**TASK INPUT:**
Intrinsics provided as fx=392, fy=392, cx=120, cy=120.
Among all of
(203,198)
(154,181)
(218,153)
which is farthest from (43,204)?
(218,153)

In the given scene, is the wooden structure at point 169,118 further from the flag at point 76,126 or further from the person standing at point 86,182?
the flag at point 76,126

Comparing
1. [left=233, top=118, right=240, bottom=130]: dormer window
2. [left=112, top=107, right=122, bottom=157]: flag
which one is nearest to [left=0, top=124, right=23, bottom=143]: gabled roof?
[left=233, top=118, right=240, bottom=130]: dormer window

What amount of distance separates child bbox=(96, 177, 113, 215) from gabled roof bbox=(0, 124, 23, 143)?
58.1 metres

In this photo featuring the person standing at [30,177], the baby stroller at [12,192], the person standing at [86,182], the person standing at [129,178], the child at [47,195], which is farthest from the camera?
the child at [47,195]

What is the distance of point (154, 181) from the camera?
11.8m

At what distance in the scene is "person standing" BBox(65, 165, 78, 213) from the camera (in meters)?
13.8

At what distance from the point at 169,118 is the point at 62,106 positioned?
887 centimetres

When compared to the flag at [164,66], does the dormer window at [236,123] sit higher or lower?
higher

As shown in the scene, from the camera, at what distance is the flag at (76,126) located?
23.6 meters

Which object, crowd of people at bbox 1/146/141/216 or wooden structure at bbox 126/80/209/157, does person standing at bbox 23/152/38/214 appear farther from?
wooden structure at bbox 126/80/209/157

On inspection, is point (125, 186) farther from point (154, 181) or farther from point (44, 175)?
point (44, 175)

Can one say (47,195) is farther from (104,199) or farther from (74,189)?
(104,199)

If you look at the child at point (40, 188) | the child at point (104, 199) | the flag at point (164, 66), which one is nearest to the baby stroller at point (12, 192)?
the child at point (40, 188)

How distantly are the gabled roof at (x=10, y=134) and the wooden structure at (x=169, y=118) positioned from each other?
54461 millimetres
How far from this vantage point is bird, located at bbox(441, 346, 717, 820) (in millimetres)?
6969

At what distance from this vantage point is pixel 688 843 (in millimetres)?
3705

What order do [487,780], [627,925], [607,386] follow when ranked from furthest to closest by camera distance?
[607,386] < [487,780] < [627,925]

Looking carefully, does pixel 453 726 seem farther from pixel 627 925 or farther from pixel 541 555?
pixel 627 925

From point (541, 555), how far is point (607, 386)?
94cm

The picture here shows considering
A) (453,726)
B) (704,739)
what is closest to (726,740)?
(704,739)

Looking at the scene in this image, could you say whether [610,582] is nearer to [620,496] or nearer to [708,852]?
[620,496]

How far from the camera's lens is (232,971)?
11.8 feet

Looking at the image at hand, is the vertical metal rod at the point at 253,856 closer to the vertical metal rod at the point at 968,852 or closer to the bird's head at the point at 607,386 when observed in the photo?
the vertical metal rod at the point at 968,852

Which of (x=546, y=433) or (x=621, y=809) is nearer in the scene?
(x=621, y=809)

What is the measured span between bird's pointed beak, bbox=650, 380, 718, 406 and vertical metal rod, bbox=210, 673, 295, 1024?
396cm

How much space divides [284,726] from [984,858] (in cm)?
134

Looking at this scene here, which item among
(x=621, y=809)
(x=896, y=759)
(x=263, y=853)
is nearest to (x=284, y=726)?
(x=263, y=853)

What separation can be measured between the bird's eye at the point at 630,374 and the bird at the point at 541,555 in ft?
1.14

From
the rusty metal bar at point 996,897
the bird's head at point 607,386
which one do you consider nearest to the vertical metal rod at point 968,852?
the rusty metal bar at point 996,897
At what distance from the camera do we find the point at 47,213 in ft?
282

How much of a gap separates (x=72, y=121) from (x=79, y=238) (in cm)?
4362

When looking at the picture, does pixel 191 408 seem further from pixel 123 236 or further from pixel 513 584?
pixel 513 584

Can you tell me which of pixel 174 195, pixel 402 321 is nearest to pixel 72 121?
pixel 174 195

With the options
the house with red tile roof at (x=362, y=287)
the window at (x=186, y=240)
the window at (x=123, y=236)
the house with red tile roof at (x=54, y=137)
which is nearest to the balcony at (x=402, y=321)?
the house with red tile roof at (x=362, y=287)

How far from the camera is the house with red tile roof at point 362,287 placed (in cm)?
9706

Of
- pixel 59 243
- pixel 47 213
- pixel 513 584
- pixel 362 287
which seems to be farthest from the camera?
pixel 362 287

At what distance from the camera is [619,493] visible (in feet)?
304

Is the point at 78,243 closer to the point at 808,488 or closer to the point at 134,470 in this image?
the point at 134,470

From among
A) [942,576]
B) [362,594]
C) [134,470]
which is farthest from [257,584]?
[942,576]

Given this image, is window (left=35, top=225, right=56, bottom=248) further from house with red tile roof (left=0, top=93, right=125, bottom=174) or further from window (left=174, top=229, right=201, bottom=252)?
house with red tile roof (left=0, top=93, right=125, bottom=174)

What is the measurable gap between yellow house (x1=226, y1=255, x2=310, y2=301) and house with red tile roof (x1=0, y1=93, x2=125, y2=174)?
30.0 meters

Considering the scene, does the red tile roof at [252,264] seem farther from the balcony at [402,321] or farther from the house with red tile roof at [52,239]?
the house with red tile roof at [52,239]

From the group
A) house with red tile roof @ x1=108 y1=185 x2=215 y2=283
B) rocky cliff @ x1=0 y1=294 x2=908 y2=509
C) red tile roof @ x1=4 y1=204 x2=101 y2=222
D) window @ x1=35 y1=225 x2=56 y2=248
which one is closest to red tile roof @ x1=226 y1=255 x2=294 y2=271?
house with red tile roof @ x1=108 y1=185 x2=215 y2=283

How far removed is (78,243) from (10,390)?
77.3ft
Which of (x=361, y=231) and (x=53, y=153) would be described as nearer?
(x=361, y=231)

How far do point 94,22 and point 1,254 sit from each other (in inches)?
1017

**SET TASK:** Copy all of the records above word for word, keeping every line as it appears.

**OUTPUT BELOW:**
Intrinsics provided as fx=392, fy=392, cx=120, cy=120.
Among all of
(203,198)
(154,181)
(218,153)
which is farthest from (43,204)?
(218,153)

In the given scene, is the wooden structure at point 169,118 further from the flag at point 76,126 or further from the person standing at point 86,182?
the flag at point 76,126

Comparing
1. [left=233, top=118, right=240, bottom=130]: dormer window
2. [left=112, top=107, right=122, bottom=157]: flag
which one is nearest to [left=0, top=124, right=23, bottom=143]: gabled roof?
[left=233, top=118, right=240, bottom=130]: dormer window

What amount of distance separates child bbox=(96, 177, 113, 215) from gabled roof bbox=(0, 124, 23, 143)?
58.1 metres

In this photo featuring the person standing at [30,177], the baby stroller at [12,192], the person standing at [86,182], the person standing at [129,178], the child at [47,195], which is farthest from the camera?
the child at [47,195]

What is the distance of point (154, 181) from the camera?
11.8m

At what distance in the scene is "person standing" BBox(65, 165, 78, 213) from the camera (in meters)?
13.8

At what distance from the point at 169,118 is the point at 62,106 positioned?
887 centimetres

When compared to the flag at [164,66], does the dormer window at [236,123] sit higher or lower?
higher

As shown in the scene, from the camera, at what distance is the flag at (76,126) located?
23.6 meters

Which object, crowd of people at bbox 1/146/141/216 or wooden structure at bbox 126/80/209/157, does person standing at bbox 23/152/38/214 appear farther from?
wooden structure at bbox 126/80/209/157

On inspection, is point (125, 186) farther from point (154, 181) or farther from point (44, 175)?
point (44, 175)

Can one say (47,195) is farther from (104,199) or farther from (74,189)?
(104,199)

If you look at the child at point (40, 188) | the child at point (104, 199) | the flag at point (164, 66), which one is nearest to the baby stroller at point (12, 192)?
the child at point (40, 188)

How distantly are the gabled roof at (x=10, y=134) and the wooden structure at (x=169, y=118) positioned from each other?
54461 millimetres
How far from this vantage point is bird, located at bbox(441, 346, 717, 820) (in millimetres)?
6969

At what distance from this vantage point is pixel 688 843 (in millimetres)?
3705

What order do [487,780], [627,925], [607,386] follow when ranked from furthest to closest by camera distance?
[607,386] < [487,780] < [627,925]

Looking carefully, does pixel 453 726 seem farther from pixel 627 925 or farther from pixel 541 555?
pixel 627 925

From point (541, 555), how far is point (607, 386)?
94cm

The picture here shows considering
A) (453,726)
B) (704,739)
what is closest to (726,740)?
(704,739)

Looking at the scene in this image, could you say whether [610,582] is nearer to [620,496] or nearer to [708,852]?
[620,496]

How far from the camera's lens is (232,971)?
11.8 feet

Looking at the image at hand, is the vertical metal rod at the point at 253,856 closer to the vertical metal rod at the point at 968,852 or closer to the bird's head at the point at 607,386 when observed in the photo?
the vertical metal rod at the point at 968,852

Which of (x=546, y=433) or (x=621, y=809) is nearer in the scene?
(x=621, y=809)

What is the measured span between bird's pointed beak, bbox=650, 380, 718, 406 and vertical metal rod, bbox=210, 673, 295, 1024?
396cm

How much space divides [284,726] from [984,858] (in cm)?
134

Looking at this scene here, which item among
(x=621, y=809)
(x=896, y=759)
(x=263, y=853)
is nearest to (x=284, y=726)?
(x=263, y=853)

What separation can be measured between the bird's eye at the point at 630,374 and the bird at the point at 541,555 in ft?
1.14

From
the rusty metal bar at point 996,897
the bird's head at point 607,386
which one do you consider nearest to the vertical metal rod at point 968,852?
the rusty metal bar at point 996,897
At what distance from the camera do we find the point at 47,213 in ft?
282

How much of a gap separates (x=72, y=121) from (x=79, y=238) (in cm)?
4362

When looking at the picture, does pixel 191 408 seem further from pixel 123 236 or further from pixel 513 584?
pixel 513 584

Can you tell me which of pixel 174 195, pixel 402 321 is nearest to pixel 72 121?
pixel 174 195

With the options
the house with red tile roof at (x=362, y=287)
the window at (x=186, y=240)
the window at (x=123, y=236)
the house with red tile roof at (x=54, y=137)
which is nearest to the balcony at (x=402, y=321)?
the house with red tile roof at (x=362, y=287)

How far from the camera is the house with red tile roof at point 362,287 placed (in cm)?
9706

Of
- pixel 59 243
- pixel 47 213
- pixel 513 584
- pixel 362 287
which seems to be farthest from the camera?
pixel 362 287

At what distance from the camera is [619,493] visible (in feet)?
304

Is the point at 78,243 closer to the point at 808,488 or closer to the point at 134,470 in this image?
the point at 134,470

From among
A) [942,576]
B) [362,594]
C) [134,470]
which is farthest from [257,584]?
[942,576]

Given this image, is window (left=35, top=225, right=56, bottom=248) further from house with red tile roof (left=0, top=93, right=125, bottom=174) or further from window (left=174, top=229, right=201, bottom=252)?
house with red tile roof (left=0, top=93, right=125, bottom=174)

What is the measurable gap between yellow house (x1=226, y1=255, x2=310, y2=301) and house with red tile roof (x1=0, y1=93, x2=125, y2=174)?
30.0 meters

Considering the scene, does the red tile roof at [252,264] seem farther from the balcony at [402,321] or farther from the house with red tile roof at [52,239]?
the house with red tile roof at [52,239]

From the group
A) house with red tile roof @ x1=108 y1=185 x2=215 y2=283
B) rocky cliff @ x1=0 y1=294 x2=908 y2=509
C) red tile roof @ x1=4 y1=204 x2=101 y2=222
D) window @ x1=35 y1=225 x2=56 y2=248
which one is closest to red tile roof @ x1=226 y1=255 x2=294 y2=271?
house with red tile roof @ x1=108 y1=185 x2=215 y2=283

How far removed is (78,243) from (10,390)?
77.3ft
Which of (x=361, y=231) and (x=53, y=153) would be described as nearer?
(x=361, y=231)

How far do point 94,22 and point 1,254 sit from each other (in inches)?
1017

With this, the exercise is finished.